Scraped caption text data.
***

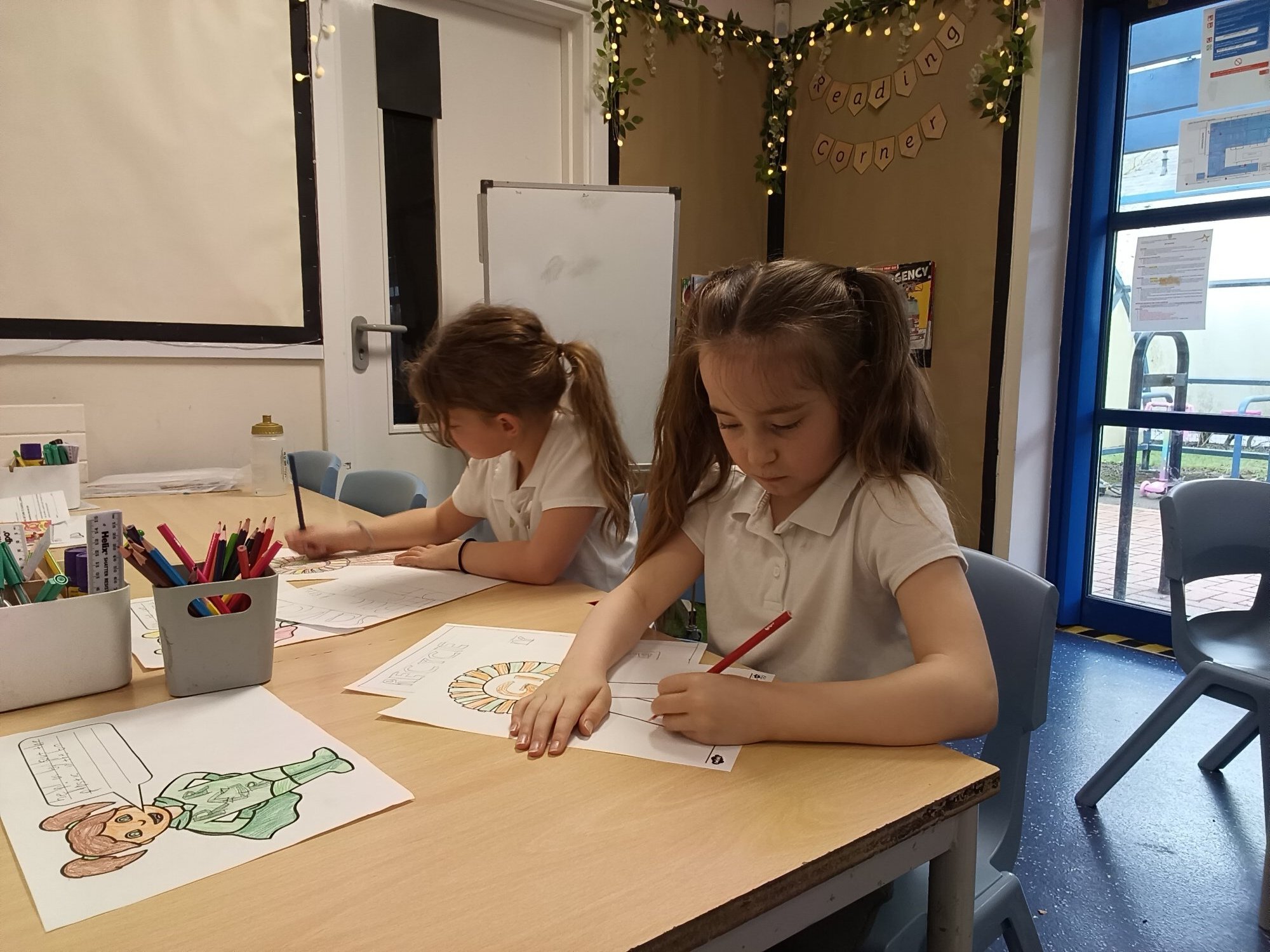 Two girls from 2NM sat at a table drawing posters for the Going Green challenge.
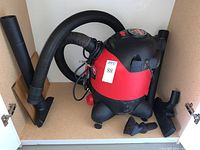 Front and side view of Craftsman wet dry vacuum with hose and attachments displayed.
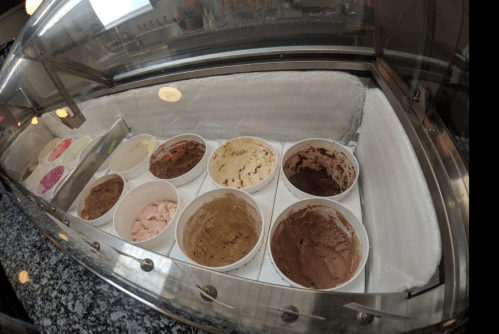 A display of various ice cream flavors in tubs, set in a glass case with a granite countertop.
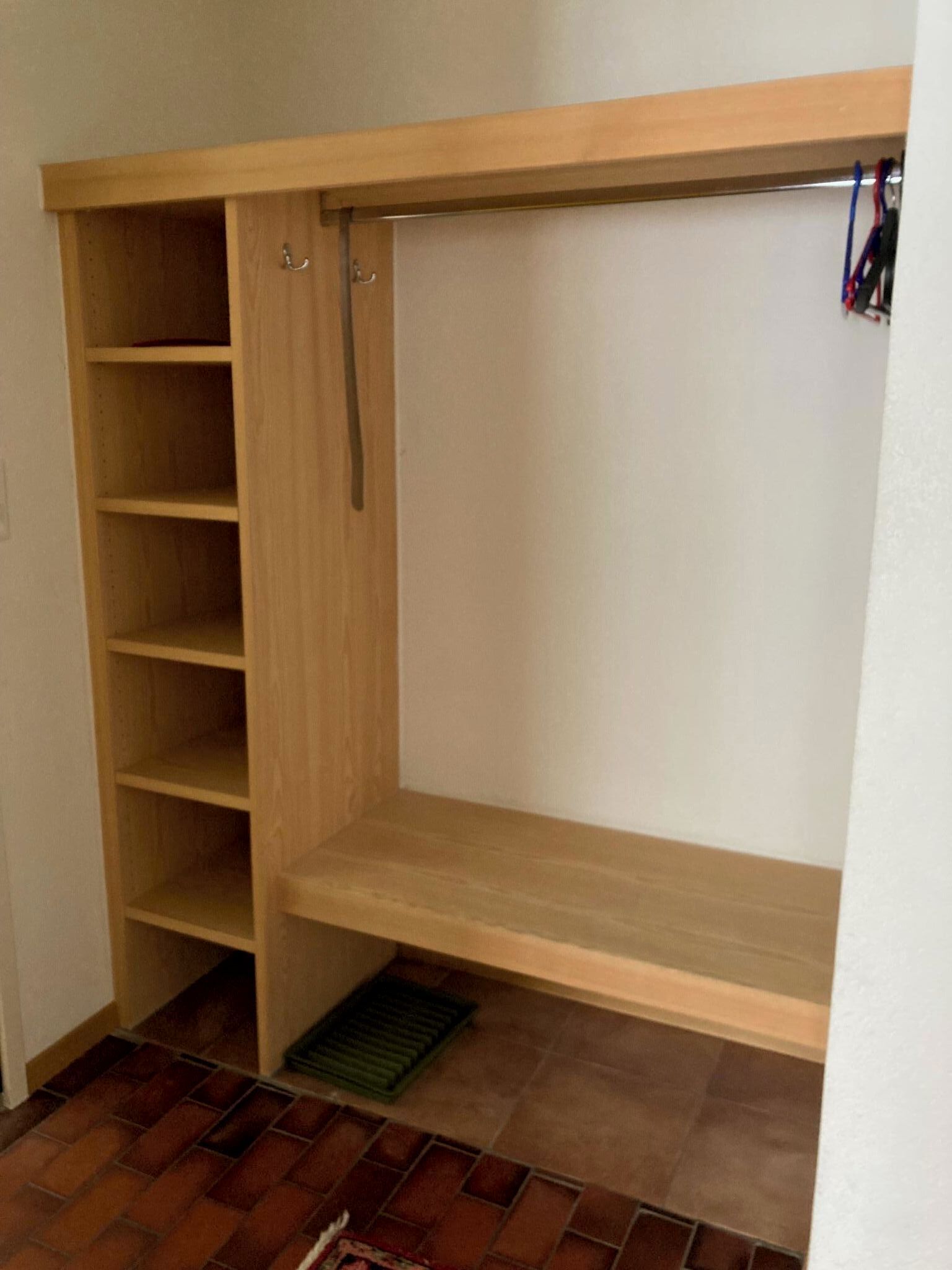A walk-in closet with wooden shelving, a hanging rod, and a vent.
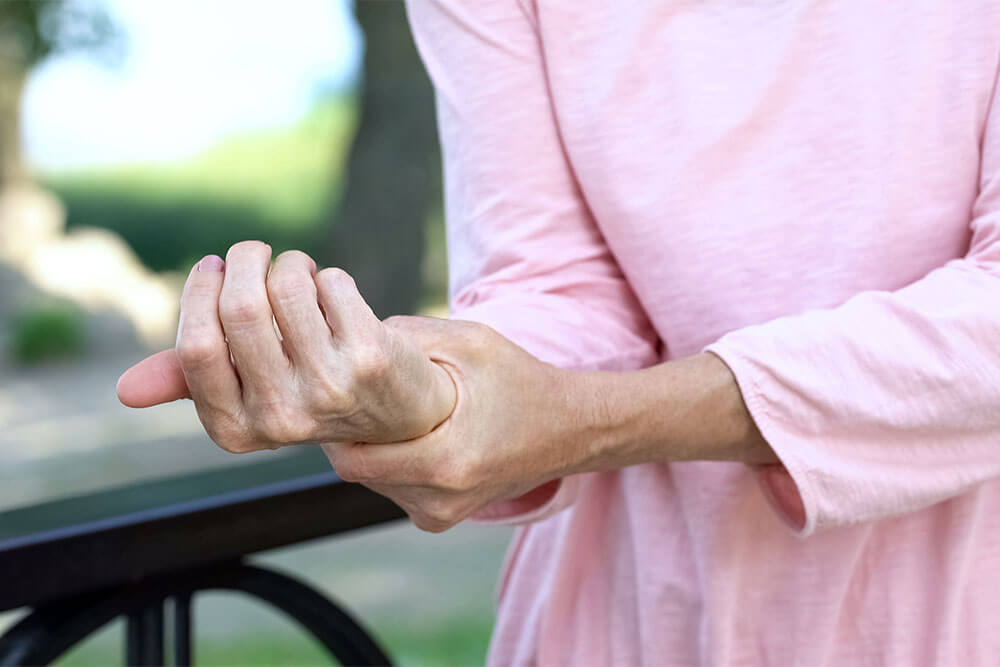 older-woman-holding-hurt-wrist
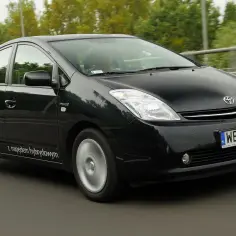 Czarny Toyota Prius 2 z napędem hybrydowym jedzie po drodze, otoczony zielenią.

***

INSTRUCTIONS TO FOLLOW.
Write out the text of every record above word for word, leaving out the pictures.

EXERCISE RESPONSE.
 Two girls from 2NM sat at a table drawing posters for the Going Green challenge.
 Front and side view of Craftsman wet dry vacuum with hose and attachments displayed.
 A display of various ice cream flavors in tubs, set in a glass case with a granite countertop.
A walk-in closet with wooden shelving, a hanging rod, and a vent.
 older-woman-holding-hurt-wrist
 Czarny Toyota Prius 2 z napędem hybrydowym jedzie po drodze, otoczony zielenią.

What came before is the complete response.